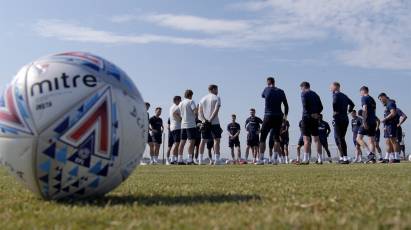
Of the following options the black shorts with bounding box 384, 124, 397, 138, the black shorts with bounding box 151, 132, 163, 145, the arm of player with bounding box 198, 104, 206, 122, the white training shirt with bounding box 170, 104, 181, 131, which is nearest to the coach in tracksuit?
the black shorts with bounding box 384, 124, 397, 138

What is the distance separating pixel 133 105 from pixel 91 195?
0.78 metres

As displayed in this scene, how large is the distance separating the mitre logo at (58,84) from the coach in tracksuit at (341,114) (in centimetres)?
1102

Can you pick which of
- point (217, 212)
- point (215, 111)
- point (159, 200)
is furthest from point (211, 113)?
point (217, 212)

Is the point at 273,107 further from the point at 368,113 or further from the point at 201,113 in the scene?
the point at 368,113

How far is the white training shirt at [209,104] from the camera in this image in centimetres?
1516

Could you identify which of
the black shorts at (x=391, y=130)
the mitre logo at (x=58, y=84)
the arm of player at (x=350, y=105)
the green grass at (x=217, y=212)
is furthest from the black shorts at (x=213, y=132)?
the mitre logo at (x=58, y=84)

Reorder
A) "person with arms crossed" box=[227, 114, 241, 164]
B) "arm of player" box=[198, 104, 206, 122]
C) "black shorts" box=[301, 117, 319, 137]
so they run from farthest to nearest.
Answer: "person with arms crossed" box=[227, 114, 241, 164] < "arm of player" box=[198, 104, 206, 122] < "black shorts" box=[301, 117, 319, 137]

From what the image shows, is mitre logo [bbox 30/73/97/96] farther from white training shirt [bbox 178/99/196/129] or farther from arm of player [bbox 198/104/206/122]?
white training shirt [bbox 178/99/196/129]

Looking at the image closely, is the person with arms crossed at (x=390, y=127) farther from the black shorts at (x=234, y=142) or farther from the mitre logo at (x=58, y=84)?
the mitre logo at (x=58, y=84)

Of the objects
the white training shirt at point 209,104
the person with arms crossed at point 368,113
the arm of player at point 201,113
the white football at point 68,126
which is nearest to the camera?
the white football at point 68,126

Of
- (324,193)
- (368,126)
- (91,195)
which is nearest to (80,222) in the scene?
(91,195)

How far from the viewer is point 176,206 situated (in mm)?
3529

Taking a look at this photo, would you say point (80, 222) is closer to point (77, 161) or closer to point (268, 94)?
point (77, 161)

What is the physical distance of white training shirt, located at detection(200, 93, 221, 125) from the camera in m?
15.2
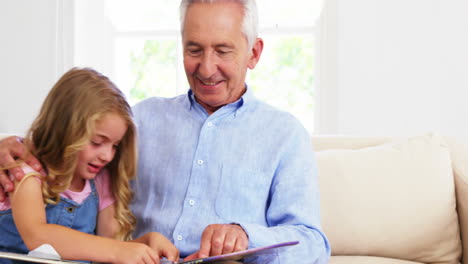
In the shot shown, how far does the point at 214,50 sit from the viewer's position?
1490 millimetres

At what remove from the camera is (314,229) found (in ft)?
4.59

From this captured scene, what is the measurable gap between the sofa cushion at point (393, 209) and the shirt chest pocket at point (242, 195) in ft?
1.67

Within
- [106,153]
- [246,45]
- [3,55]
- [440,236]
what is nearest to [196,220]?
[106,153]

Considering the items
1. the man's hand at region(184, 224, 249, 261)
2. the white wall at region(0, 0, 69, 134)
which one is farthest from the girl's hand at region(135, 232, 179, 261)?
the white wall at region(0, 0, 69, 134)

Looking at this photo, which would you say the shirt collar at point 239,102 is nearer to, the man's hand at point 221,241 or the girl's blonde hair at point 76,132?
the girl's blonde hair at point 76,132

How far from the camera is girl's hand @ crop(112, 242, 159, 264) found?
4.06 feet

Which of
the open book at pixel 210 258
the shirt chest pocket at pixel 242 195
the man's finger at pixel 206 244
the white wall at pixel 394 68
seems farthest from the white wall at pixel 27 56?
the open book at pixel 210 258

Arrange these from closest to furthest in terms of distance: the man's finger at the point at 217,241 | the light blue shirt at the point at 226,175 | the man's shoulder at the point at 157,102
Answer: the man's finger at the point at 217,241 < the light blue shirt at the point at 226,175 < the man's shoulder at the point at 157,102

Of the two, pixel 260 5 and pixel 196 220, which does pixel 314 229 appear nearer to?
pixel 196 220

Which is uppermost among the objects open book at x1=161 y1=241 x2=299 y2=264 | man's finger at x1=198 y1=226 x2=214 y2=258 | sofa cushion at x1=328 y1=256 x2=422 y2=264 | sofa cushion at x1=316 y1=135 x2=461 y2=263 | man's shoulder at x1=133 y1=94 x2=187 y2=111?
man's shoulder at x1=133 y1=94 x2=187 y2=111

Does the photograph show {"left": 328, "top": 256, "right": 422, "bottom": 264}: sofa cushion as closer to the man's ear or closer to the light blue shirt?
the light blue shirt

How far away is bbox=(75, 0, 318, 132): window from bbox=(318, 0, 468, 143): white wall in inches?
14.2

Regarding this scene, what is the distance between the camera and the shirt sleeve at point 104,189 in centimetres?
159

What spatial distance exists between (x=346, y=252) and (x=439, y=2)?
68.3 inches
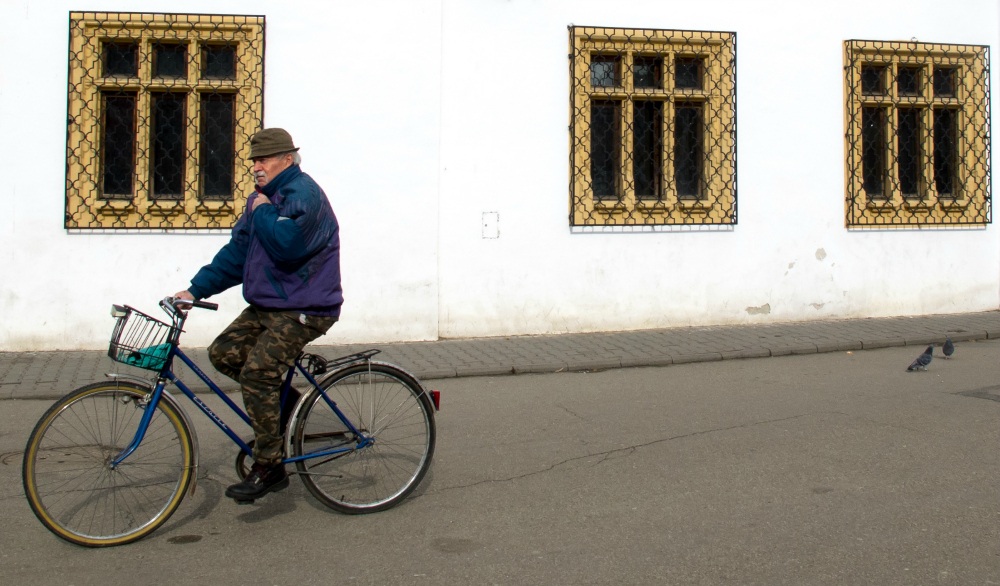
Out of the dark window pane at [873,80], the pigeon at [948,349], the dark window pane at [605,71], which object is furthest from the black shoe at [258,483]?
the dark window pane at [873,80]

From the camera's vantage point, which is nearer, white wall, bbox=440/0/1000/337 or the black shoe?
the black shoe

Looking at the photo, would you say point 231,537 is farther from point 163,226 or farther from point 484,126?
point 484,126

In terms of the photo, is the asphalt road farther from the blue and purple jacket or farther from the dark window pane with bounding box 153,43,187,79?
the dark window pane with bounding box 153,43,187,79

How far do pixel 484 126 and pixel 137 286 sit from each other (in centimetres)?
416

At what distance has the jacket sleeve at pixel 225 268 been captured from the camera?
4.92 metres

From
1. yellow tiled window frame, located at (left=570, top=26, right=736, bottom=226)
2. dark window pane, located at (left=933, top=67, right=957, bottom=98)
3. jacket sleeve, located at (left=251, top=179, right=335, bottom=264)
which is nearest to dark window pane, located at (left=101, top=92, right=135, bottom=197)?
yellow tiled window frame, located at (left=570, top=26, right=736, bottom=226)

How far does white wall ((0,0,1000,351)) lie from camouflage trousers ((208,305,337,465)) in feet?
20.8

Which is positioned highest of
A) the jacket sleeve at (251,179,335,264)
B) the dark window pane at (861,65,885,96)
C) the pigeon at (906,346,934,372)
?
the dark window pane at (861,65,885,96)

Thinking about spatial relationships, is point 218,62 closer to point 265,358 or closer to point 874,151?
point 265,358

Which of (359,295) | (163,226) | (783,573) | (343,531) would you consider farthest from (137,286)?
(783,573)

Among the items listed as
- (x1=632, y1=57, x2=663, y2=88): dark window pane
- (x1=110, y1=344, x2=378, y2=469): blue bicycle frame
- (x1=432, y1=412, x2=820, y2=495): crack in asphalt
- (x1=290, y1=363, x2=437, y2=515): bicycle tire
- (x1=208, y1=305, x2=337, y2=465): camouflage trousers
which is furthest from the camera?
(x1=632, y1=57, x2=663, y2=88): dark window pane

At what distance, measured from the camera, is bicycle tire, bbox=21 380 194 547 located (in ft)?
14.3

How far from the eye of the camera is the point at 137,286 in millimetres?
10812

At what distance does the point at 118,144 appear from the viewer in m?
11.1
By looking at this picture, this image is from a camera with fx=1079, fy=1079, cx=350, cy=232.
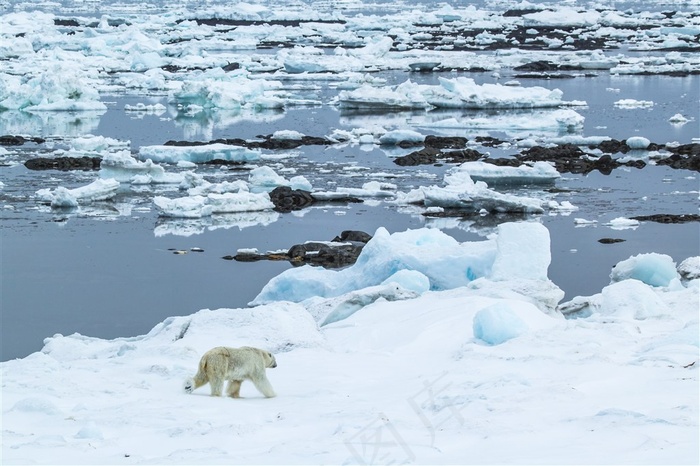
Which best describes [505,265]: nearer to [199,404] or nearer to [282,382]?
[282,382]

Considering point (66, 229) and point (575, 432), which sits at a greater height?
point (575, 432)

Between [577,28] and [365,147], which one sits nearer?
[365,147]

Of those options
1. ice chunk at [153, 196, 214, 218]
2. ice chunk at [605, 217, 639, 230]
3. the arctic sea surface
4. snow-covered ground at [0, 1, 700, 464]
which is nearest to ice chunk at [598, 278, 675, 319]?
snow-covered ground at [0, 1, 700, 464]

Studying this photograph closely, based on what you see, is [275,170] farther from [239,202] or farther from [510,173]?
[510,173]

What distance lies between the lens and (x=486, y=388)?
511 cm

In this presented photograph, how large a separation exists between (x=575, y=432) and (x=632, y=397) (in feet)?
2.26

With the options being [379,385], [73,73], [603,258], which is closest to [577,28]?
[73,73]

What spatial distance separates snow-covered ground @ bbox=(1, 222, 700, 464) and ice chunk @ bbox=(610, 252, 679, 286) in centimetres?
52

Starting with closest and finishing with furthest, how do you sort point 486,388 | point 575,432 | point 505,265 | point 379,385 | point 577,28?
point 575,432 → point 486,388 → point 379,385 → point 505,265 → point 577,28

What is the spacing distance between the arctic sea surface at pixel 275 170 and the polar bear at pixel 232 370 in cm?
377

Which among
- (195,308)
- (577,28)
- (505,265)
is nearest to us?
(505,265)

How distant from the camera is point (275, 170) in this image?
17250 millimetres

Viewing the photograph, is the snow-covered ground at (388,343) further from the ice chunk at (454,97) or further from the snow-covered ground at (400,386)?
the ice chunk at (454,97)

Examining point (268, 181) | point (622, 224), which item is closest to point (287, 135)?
****
**REQUIREMENTS:** Copy word for word the lines starting at the one that contains "How distant from" and ending at the last line of the items, with both ends included.

**EXERCISE SOLUTION:**
How distant from the camera is point (275, 170) in this image?
17250 millimetres

Viewing the photograph, is the snow-covered ground at (388,343) further from the ice chunk at (454,97) or further from the snow-covered ground at (400,386)?
the ice chunk at (454,97)

Examining point (268, 181) | point (622, 224), which item is closest to point (287, 135)?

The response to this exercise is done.